Et en pensant à l’invocation « Père », « Abba », « Papa » et à ses « entrailles maternelles », ma pensée court aussi au Coran, et plus précisément à la « Basmala » , le verset qui ouvre la première sourate du Coran, et toutes les autres sourates sauf une :
Au nom de Dieu, le tout miséricordieux, le très miséricordieux (Sourate 1,1) .

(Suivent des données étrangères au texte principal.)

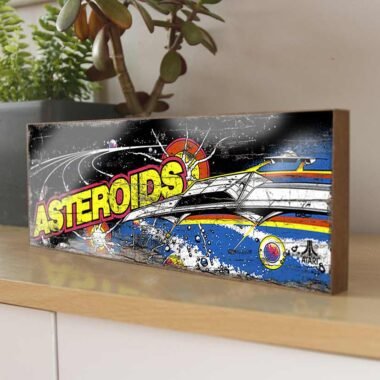 Capture the thrill of the arcade with our "Asteroids" Retro Game Sign. This nostalgic piece features the iconic artwork from the classic arcade game Asteroids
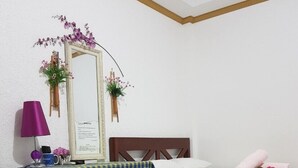 Quarto de hotel com duas camas, um espelho, uma luminária e flores decorativas.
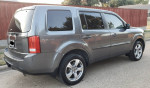 2012 Honda Pilot EX FWD parked on street, showcasing its gray exterior and chrome wheels.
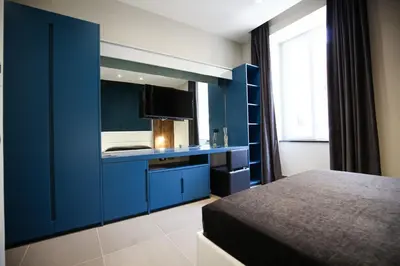 Letto o letti in una camera di Gramsci 21 Rooms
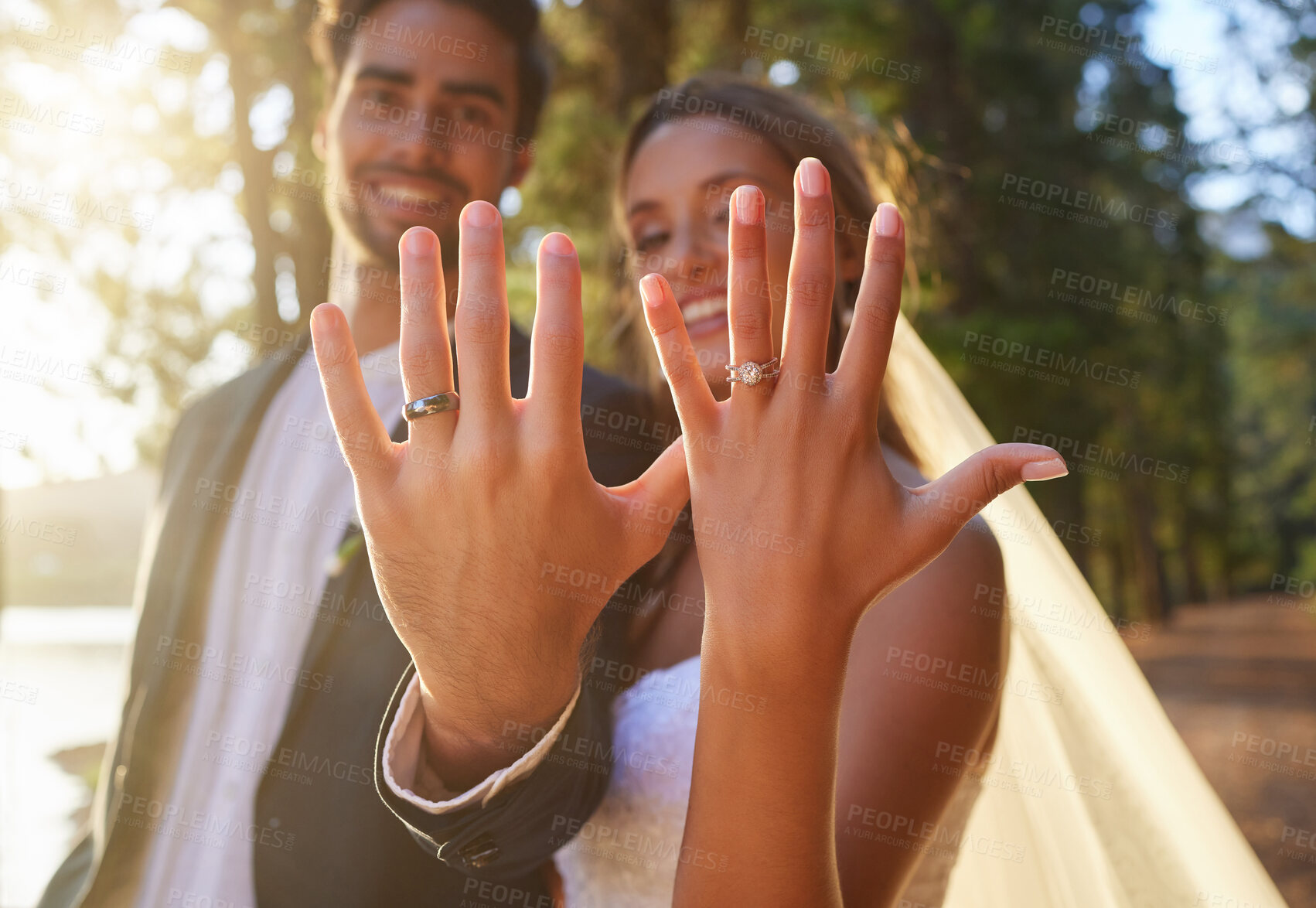 Buy stock photo Hands, married and wedding ring with a couple standing outdoor together as newlyweds after their ceremony. Love, marriage or commitment with a bride in groom in celebration of their matrimony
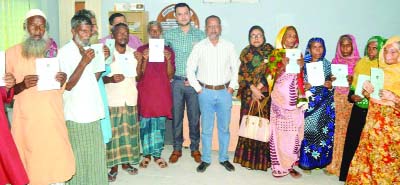 MYMENSINGH: Kamrul Islam Md Walid, Chairman, Mymensingh Sadar Upazila distributing allowance and book organised by Social Welfare Ministry at Upazila Parishad recently.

Le Coran s’ouvre donc dans le signe du « nom de Dieu ». Dans la langue originale du Coran, derrière le mot « Dieu », nous avons « Allah », un terme unique au niveau de la grammaire, un terme qui n’est ni masculin ni féminin, et ça en accord avec la conception islamique de Dieu . Et ce terme « Allah », qui correspond à l’hébreu « El » ou « Elohim », est le point de rencontre fondamental pour tous les croyants : nous tous, juifs, musulmans et chrétiens, nous adorons « El/Allah/Dieu ».
Toujours dans la même phrase du Coran, Dieu nous est présenté avec deux attributs : « le tout miséricordieux, le très miséricordieux ». En arabe, ces deux termes sont très proches l’un de l’autre : « Ar-Rahmân » et « Ar-Rahîm » . Les deux font référence aux entrailles maternelles, à la matrice comme on disait à l’époque, c’est-à-dire à l’utérus. Dieu nous est ainsi présenté sous le signe de l’amour maternel, de la protection, de la miséricorde.
Pour conclure cette page : le Notre Père et la première phrase du Coran nous invitent à mettre toute notre confiance en Dieu, Dieu dans son amour et sa tendresse de papa et de maman en même temps. Pour le dire avec les mots d’une femme : à travers l’image du ventre maternel de Dieu, laissons nous prendre par sa tendresse prévenante, sa sollicitude bienveillante et vivifiante qui seule peut nous redonner confiance et espoir.